Muiscasaurus Temporal range: Barremian-Aptian ~130.0–112.6 Ma PreꞒ Ꞓ O S D C P T J K Pg N

Scientific classification
- Kingdom: Animalia
- Phylum: Chordata
- Class: Reptilia
- Superorder: †Ichthyopterygia
- Order: †Ichthyosauria
- Family: †Ophthalmosauridae
- Genus: †Muiscasaurus Maxwell et al., 2015
- Type species: †Muiscasaurus catheti Maxwell et al., 2015

= Muiscasaurus =

Extinct genus of reptiles

Muiscasaurus is an extinct genus of ophthalmosaurid ichthyosaur that lived in modern Colombia during the Early Cretaceous. The only known species is the type Muiscasaurus catheti.

== Discovery ==
The fossils of Muiscasaurus were found in the Paja Formation, whose sediments are exposed near the town of Villa de Leyva in Boyacá Department. These remains were found in 2010 in the middle of a limestone concretion, known as the Arcillolitas abigarradas Member, dating from the Barremian to Aptian epochs of the Lower Cretaceous. Although ammonites were found attached to the fossils, their poor preservation prevented identifying them and thereby establish the stratigraphy and precise age of the specimen. The fossil found, listed as the holotype specimen CIP-FCG-CBP-74, consists of a partial skull and some vertebrae with ribs that were found associated with the skull. These remains were designated in 2015 as the new genus and species Muiscasaurus catheti; the genus name being a reference to the Muisca of central Colombia, with the Latinized Greek word saurus, "reptile". The species name, catheti, means perpendicular and refers to the shape of the nostrils. The remains were prepared for the Centro de Investigaciones Paleontológicas (Paleontological Research Center) in Villa de Leyva.

==Description==
The Muiscasaurus fossils corresponds to a juvenile individual, given the incomplete ossification of the vertebrae and the proportions of the skull. This lacks the front of the snout, as well as in the back of the skull, showing some crushing to the right side. The jaw elements are very thin and long, with some teeth preserved, which are relatively small. Muiscasaurus was a relatively large animal: the preserved skull length is 45 cm, and, depending on its exact proportions, could be between 48–65 cm total cranial length. This individual could reach 3 m long and up to 5 m long in adults. Like all advanced ichthyosaurs, Muiscasaurus must had a compact and streamlined body, with a tail shaped like a half moon and all four legs transformed into flippers.

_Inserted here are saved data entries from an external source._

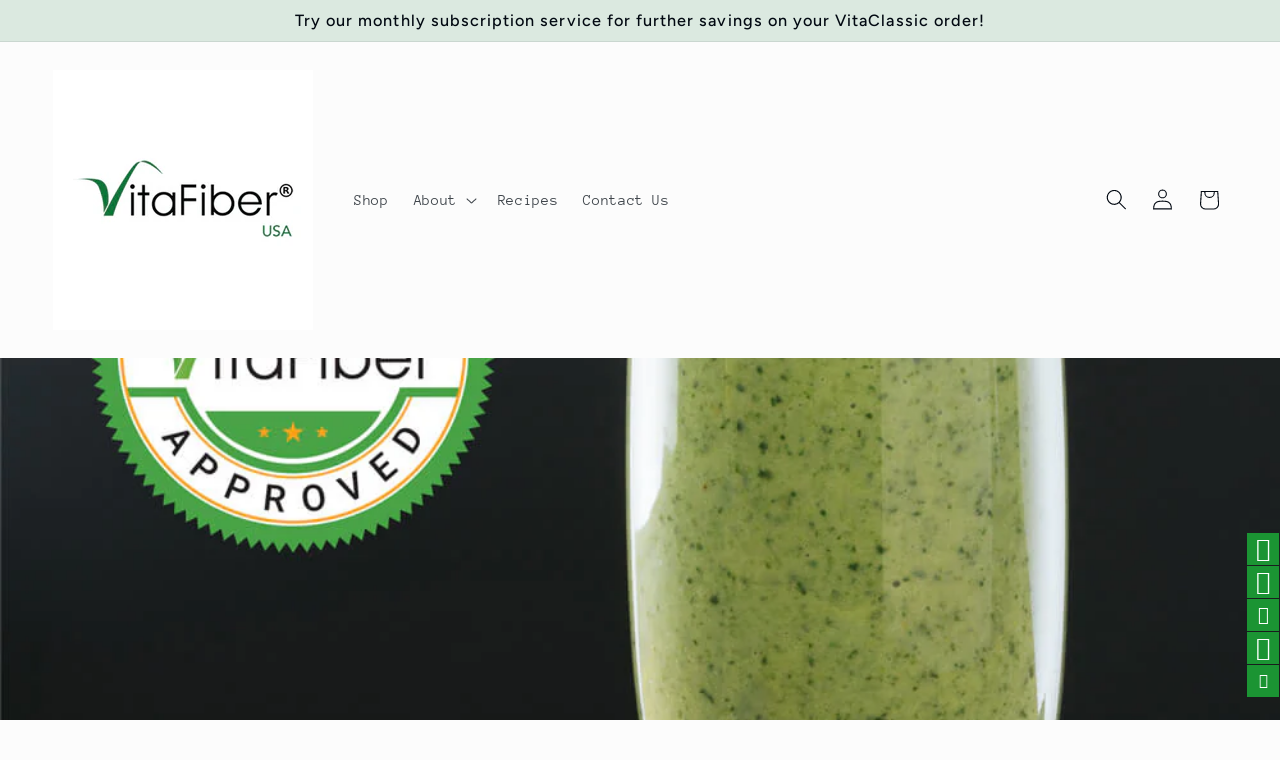

--- FILE ---
content_type: application/x-javascript
request_url: https://app.sealsubscriptions.com/shopify/public/status/shop/vitafiber-usa.myshopify.com.js?1769973318
body_size: -268
content:
var sealsubscriptions_settings_updated='1736559517c';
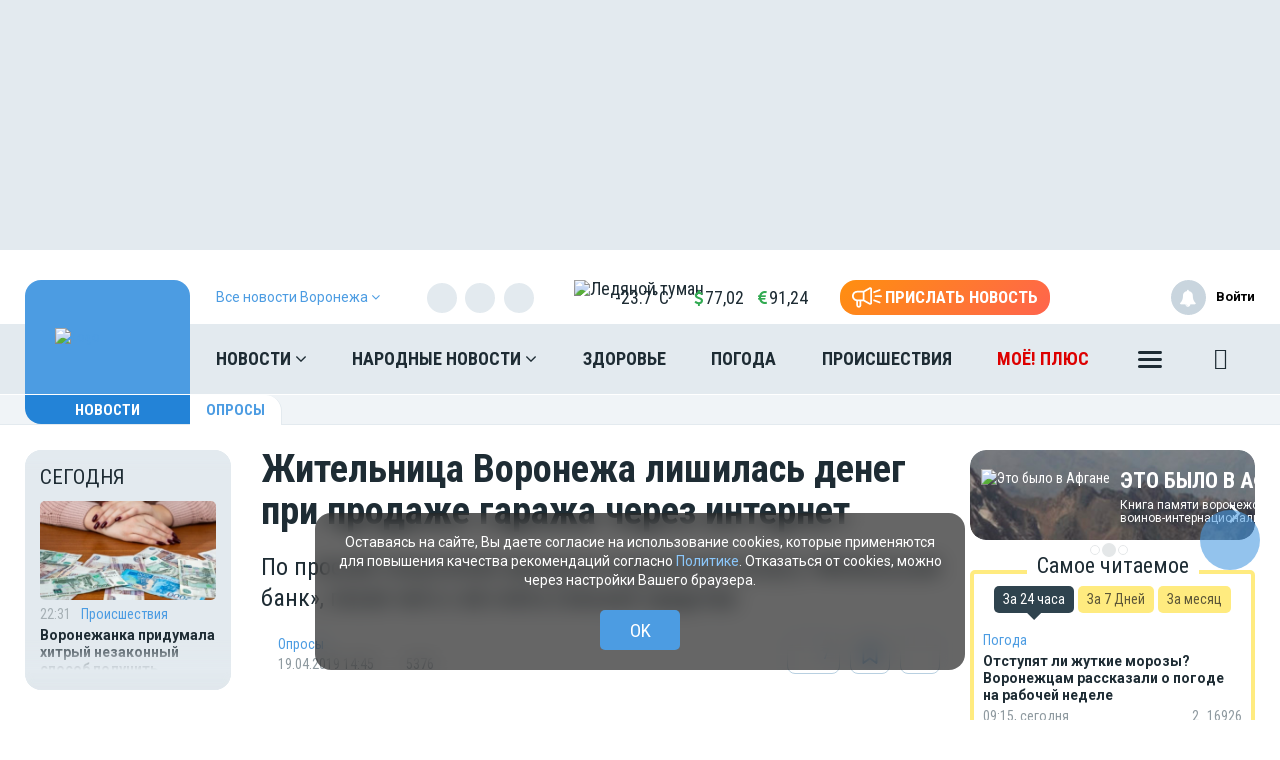

--- FILE ---
content_type: text/html; charset=UTF-8
request_url: https://moe-online.ru/vue/getWeatherAndValuteValue
body_size: 281
content:
{"weather":"<a href=\"\/news\/weather\" title=\"\u041f\u043e\u0433\u043e\u0434\u0430 \u0432 \u0412\u043e\u0440\u043e\u043d\u0435\u0436\u0435\">\n                <img src=\"https:\/\/moe-online.ru\/themes\/default\/front\/img\/weather\/11.svg\" alt=\"\u041b\u0435\u0434\u044f\u043d\u043e\u0439 \u0442\u0443\u043c\u0430\u043d\" title=\"\u041b\u0435\u0434\u044f\u043d\u043e\u0439 \u0442\u0443\u043c\u0430\u043d\" class=\"img-weather\">-23.7&deg;C<\/a>","valute":{"euro":"<i class=\"fa fa-eur\" aria-hidden=\"true\"><\/i>91,24","usd":"<i class=\"fa fa-usd\" aria-hidden=\"true\"><\/i>77,02"}}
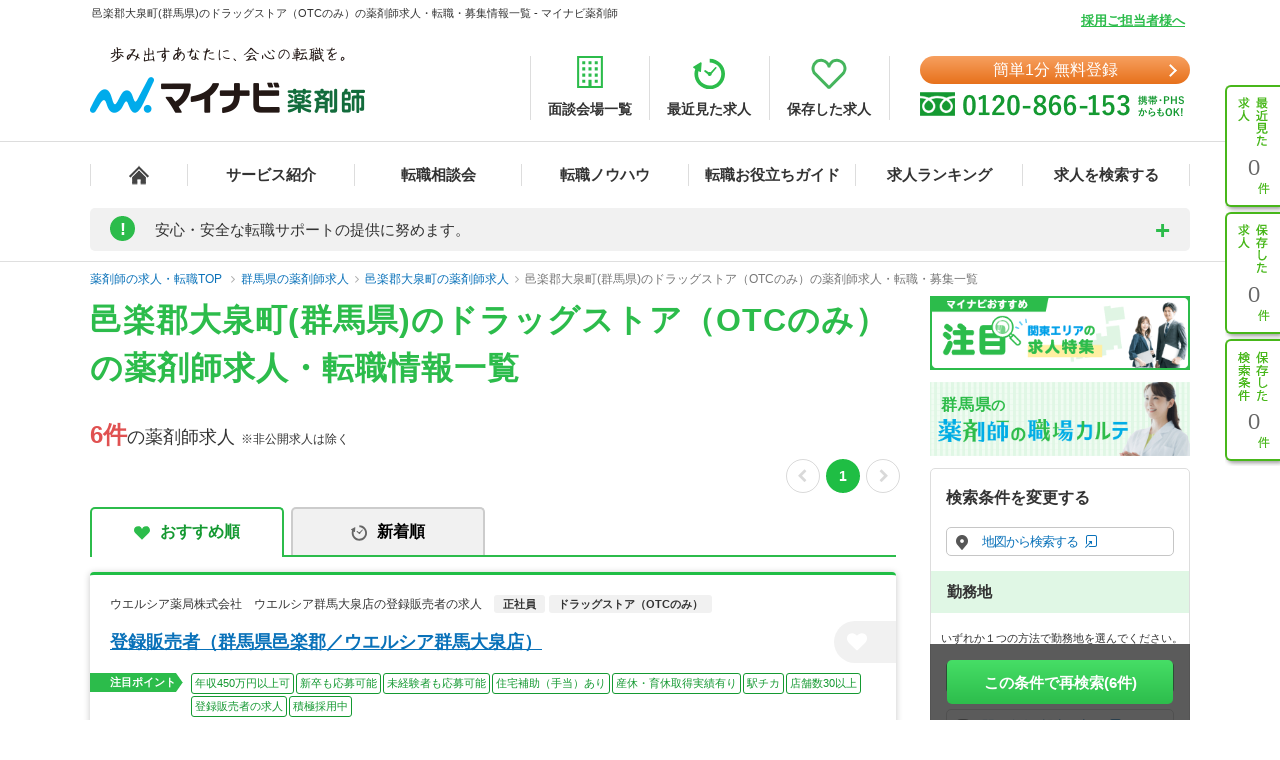

--- FILE ---
content_type: text/css
request_url: https://pharma.mynavi.jp/common/css/base.css
body_size: 930
content:
@charset "UTF-8";blockquote,body,dd,div,dl,dt,fieldset,form,h1,h2,h3,h4,h5,h6,html,input,li,ol,p,pre,td,th,ul{margin:0;padding:0}fieldset,img{border:0;margin:0}address,caption,cite,code,dfn,th,var{font-style:normal;font-weight:400}ol,ul{list-style:none}caption,th{text-align:left}h1,h2,h3,h4,h5,h6{font-size:100%}q:after,q:before{content:''}body{background:#fff;color:#666;font-size:80%;font-family:Helvetica Neue,Helvetica,ヒラギノ角ゴ ProN W3,Hiragino Kaku Gothic ProN,メイリオ,Meiryo,sans-serif;line-height:1}body,html{min-width:1004px}a{color:#395a9c}a:link,a:visited{text-decoration:none}a:active,a:hover{text-decoration:underline}label,label:active,label:hover{text-decoration:none}img{border:0;vertical-align:bottom}sub,sup{font-size:71%;line-height:1}sup{vertical-align:text-top}sub{vertical-align:text-bottom}strong.notice{color:red}.freeword .search{font-size:9px}.vsHidden{position:absolute;overflow:hidden;top:-9999px;left:0}.fClear{clear:both}.clearfix{_zoom:1}.clearfix:after{content:'';display:block;clear:both}div#nopageArea{padding:30px 0 0;position:relative}div#nopageArea p.comment{margin:0 0 30px;padding:50px 0 0;font-size:13px;line-height:1.5}div#nopageArea p.comment span{font-size:1pc}div#nopageArea div.imagePic{position:absolute;left:536px;top:75px}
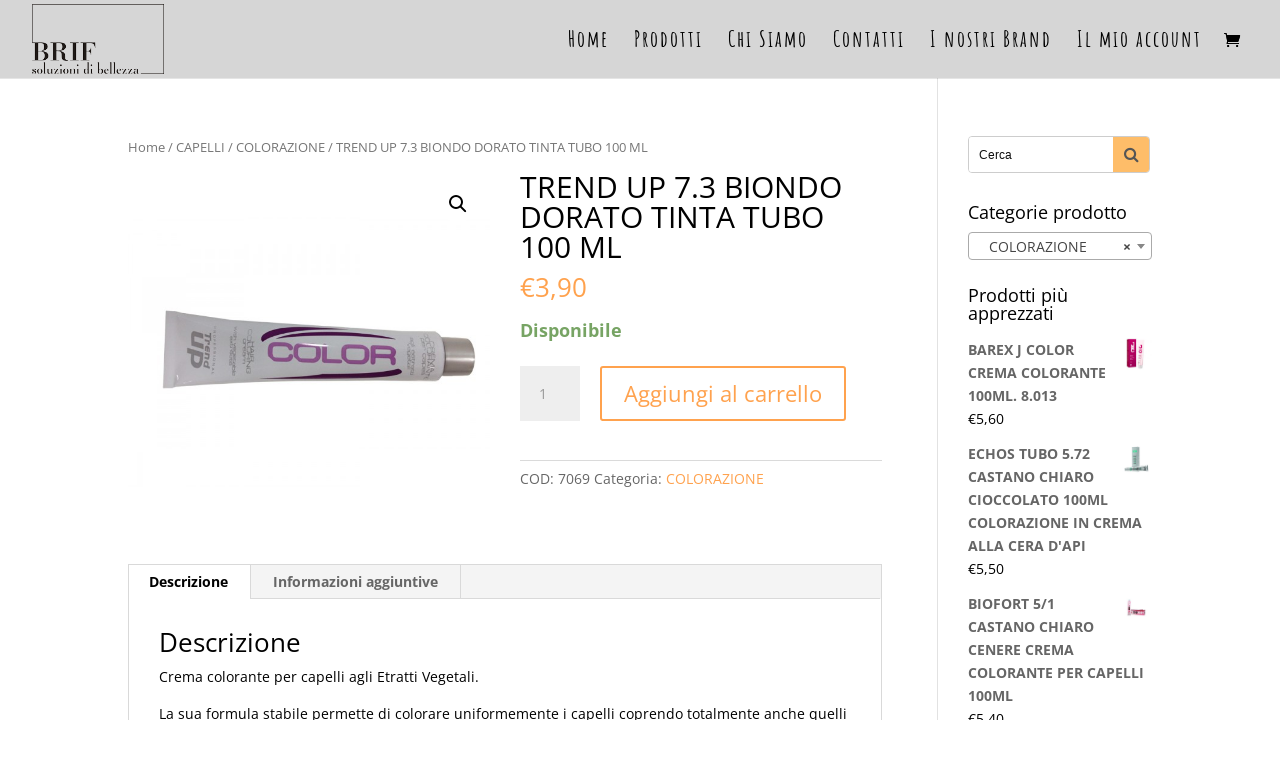

--- FILE ---
content_type: text/css
request_url: https://www.brifsrl.it/wp-content/plugins/woocommerce-email-inquiry-cart-options/assets/css/wc_email_inquiry_style.css?ver=2.8.0
body_size: 3831
content:
/*-------------------------------------------------------------------------------------------*/
/* PCF Form */
/*-------------------------------------------------------------------------------------------*/
.wc_email_inquiry_hyperlink_text {
	text-decoration:underline;
	cursor:pointer;	
}
.wc_email_inquiry_form{
	width: 100%;
}
.wc_email_inquiry_form_inner {
	clear:both;	
	margin-bottom:10px;
}
.wc_email_inquiry_result_heading {
	margin:0px !important;
}
.wc_email_inquiry_content {
	margin-top:10px;	
}
body .wc_email_inquiry_form_button, .wc_email_inquiry_form_button {
	float:right !important;
	margin-right:2% !important;
}
.wc_email_inquiry_field input, .wc_email_inquiry_field textarea{
	-moz-box-shadow: 0px 0px 0px #FFF !important; /* Firefox */
	-webkit-box-shadow: 0px 0px 0px #FFF !important;
	box-shadow: 0px 0px 0px #FFF !important; 
	width:73% !important;
	font-size:13px !important;
	padding:5px !important;
}
.wc_email_inquiry_subject {
	width: 73%;
	display: table;
}
.wc_email_inquiry_field .your_message {
	height:65px;	
}
.wc_email_inquiry_field{
	margin-bottom:10px;	
	clear:both;			
}
.wc_email_inquiry_required{
	color:red;	
}
.wc_email_inquiry_label{
	width:22%;
	float:left;
	cursor:pointer;
}
.wc_email_inquiry_send_copy {
	cursor:pointer;	
	float:left;
}
.wc_email_inquiry_send_copy input, .wc_email_inquiry_field input.agree_terms {
	width:auto !important;	
	margin:0 !important;
}
.wc_email_inquiry_loading {
	float:right;
	display:none;
	margin-right:5px;
}
.wc_email_inquiry_loading img {
	width: 30px;
}
.wc_email_inquiry_button_container { 
	display:inline-block;
}
.wc_email_inquiry_notification_message {
	display: none;
}
.wc_email_inquiry_error_message {
	color: #f00;
}

/* 3RD shortcode page */
.wc_3rd_inquiry_form_container {
	margin-top:10px;	
}
.wc_email_inquiry_custom_form_container {
	position:relative;	
}
.wc_email_inquiry_default_image_container {
	text-align:center;	
}
.wc_email_inquiry_default_image_container {
	float: left;
	width: calc( 22% - 10px );
	margin-right: 10px;
	margin-bottom: 20px;
}
.wc_email_inquiry_default_image_container img {
	width: 100%;
}
.wc_email_inquiry_product_heading_container {
	display: block;
	margin-bottom: 10px;
	padding-left: 22%;
}
.wc_email_inquiry_form_container {
	display:block;	
}

/* Default Contact Form Inner Page */
.wc_defaul_inquiry_form_inner_container {
	margin-top:10px;
}

/* POPUP */
#wc_email_inquiry_modal {
  z-index: 10500000 !important;
}
#wc_email_inquiry_modal.loading {
	background: url(../images/loading.gif) transparent no-repeat center center;
	background-size: 50px;
}
#wc_email_inquiry_modal .modal-dialog {
  margin-top: 50px !important;
}
#wc_email_inquiry_modal iframe#wc_email_inquiry_party_form {
	width: 100%;
	min-height: 400px;
	z-index: 999;
}
#wc_email_inquiry_modal .wc_email_inquiry_iframe_container {
	overflow: auto;
}

@media only screen and (max-width: 568px) {

.wc_email_inquiry_form {
	width:auto !important;	
}

body .wc_email_inquiry_label {
	width:100% !important;
	clear:both;
}

.wc_email_inquiry_default_image_container {
	float:none !important;
	width: auto;
	margin-right: 0;
}
.wc_email_inquiry_product_heading_container {
	padding-left: 0;
}
.wc_email_inquiry_image_container {
	width:100% !important;
	left:auto !important;
	top: auto !important;
	position:relative !important;
	text-align: center;
}
.wc_email_inquiry_form_container {
	margin-left:0 !important;	
}

body .wc_email_inquiry_field input, body .wc_email_inquiry_field textarea {
	width:98% !important;
}
body .wc_email_inquiry_send_copy input {
	width:auto !important;	
}
body .wc_email_inquiry_send_copy {
	width:100%;
	margin-bottom:5px;
	float: none;
}
body .wc_email_inquiry_form_button, .wc_email_inquiry_form_button {
	float:left !important;	
}
body .wc_email_inquiry_loading {
	float:left !important;	
}

}


--- FILE ---
content_type: application/javascript; charset=utf-8
request_url: https://cs.iubenda.com/cookie-solution/confs/js/65726167.js
body_size: -285
content:
_iub.csRC = { showBranding: true, publicId: 'a7e1dca9-6db6-11ee-8bfc-5ad8d8c564c0', floatingGroup: false };
_iub.csEnabled = true;
_iub.csPurposes = [3,4,5,7,1];
_iub.cpUpd = 1676010643;
_iub.csT = 0.025;
_iub.googleConsentModeV2 = true;
_iub.totalNumberOfProviders = 9;
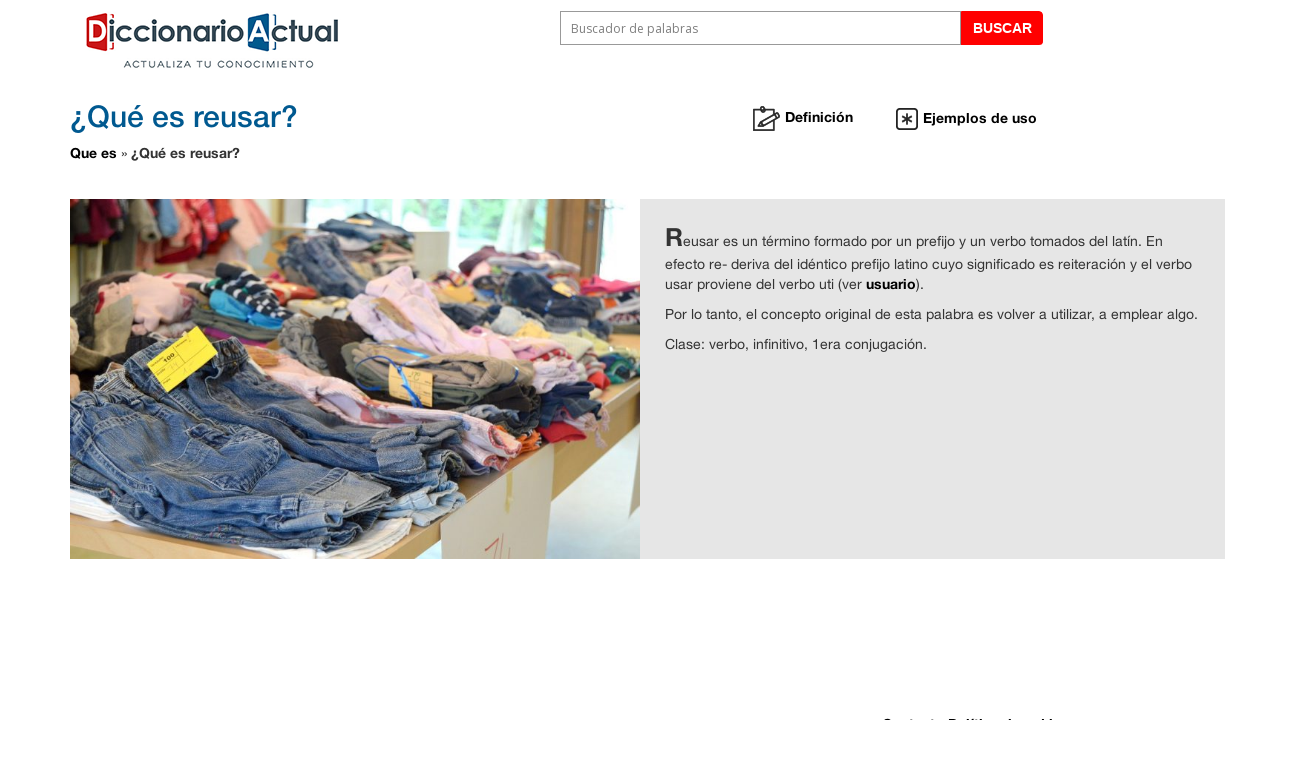

--- FILE ---
content_type: text/html; charset=utf-8
request_url: https://www.google.com/recaptcha/api2/aframe
body_size: 266
content:
<!DOCTYPE HTML><html><head><meta http-equiv="content-type" content="text/html; charset=UTF-8"></head><body><script nonce="Etb_A3Wq76Io5Xf3Hr1ctw">/** Anti-fraud and anti-abuse applications only. See google.com/recaptcha */ try{var clients={'sodar':'https://pagead2.googlesyndication.com/pagead/sodar?'};window.addEventListener("message",function(a){try{if(a.source===window.parent){var b=JSON.parse(a.data);var c=clients[b['id']];if(c){var d=document.createElement('img');d.src=c+b['params']+'&rc='+(localStorage.getItem("rc::a")?sessionStorage.getItem("rc::b"):"");window.document.body.appendChild(d);sessionStorage.setItem("rc::e",parseInt(sessionStorage.getItem("rc::e")||0)+1);localStorage.setItem("rc::h",'1767100925137');}}}catch(b){}});window.parent.postMessage("_grecaptcha_ready", "*");}catch(b){}</script></body></html>

--- FILE ---
content_type: text/plain
request_url: https://www.google-analytics.com/j/collect?v=1&_v=j102&a=2070879485&t=pageview&_s=1&dl=https%3A%2F%2Fdiccionarioactual.com%2Freusar%2F&ul=en-us%40posix&dt=%C2%BFQu%C3%A9%20es%20reusar%3F%20Definici%C3%B3n%2C%20concepto%20y%20significado.&sr=1280x720&vp=1280x720&_u=YGBAgUABCAAAACAAI~&jid=1618217818&gjid=850649814&cid=230403366.1767100923&tid=UA-1556078-22&_gid=136093092.1767100923&_slc=1&z=1291297517
body_size: -453
content:
2,cG-YFDRYRBJ07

Muiscasaurus differs from its closest relatives by a combination of features: it had a very thin premaxilla, the nasal aperture is partially divided in two ovals for a spur-shaped nasal process, with the frontal portion in vertical position and the rear one horizontal; in other ophthalmosaurid ichthyosaurs, the aperture was fully open or fully separated into two. The posterior region was narrow and provided with a thin quadratojugal, the teeth were very thin and lacking of the thick enamel and the coarse striations, whereas in similar ichthyosaurs as Pervushovisaurus and Platypterygius had more robust teeth and grooves in the enamel.

==Phylogeny==
Muiscasaurus was described based on fossils that were classified as belonging to the Ophthalmosauridae family, which includes most of the ichthyosaurs that lived during the Jurassic and Cretaceous periods. Muiscasaurus seems particularly occupied a very basal position within the family, with respect to the subgroup composed by Platypterygius, Caypullisaurus and Brachypterygius (although the latter two genera were slightly older than Muiscasaurus itself) .

Cladogram based in the phylogenetic analysis of Maxwell et al., 2015:

The following cladogram shows a possible phylogenetic position of Muiscasaurus in Ophthalmosauridae according to the analysis performed by Zverkov and Jacobs (2020).

== Paleobiology ==
In addition to Muiscasaurus, in the Paja Formation has been recovered other kind of ichthyosaur, Kyhytysuka sachicarum; it is distinguished of Muiscasaurus for their teeth and cranial features, including thicker, robust teeth with grooved tooth enamel. The analysis could indicate that while P. sachicarum probably had a generalist diet, Muiscasaurus was a much more specialized form, feeding on smaller and softer prey items. This would show that during the Cretaceous period in the neotropics, ichthyosaurs kept some ecological diversity.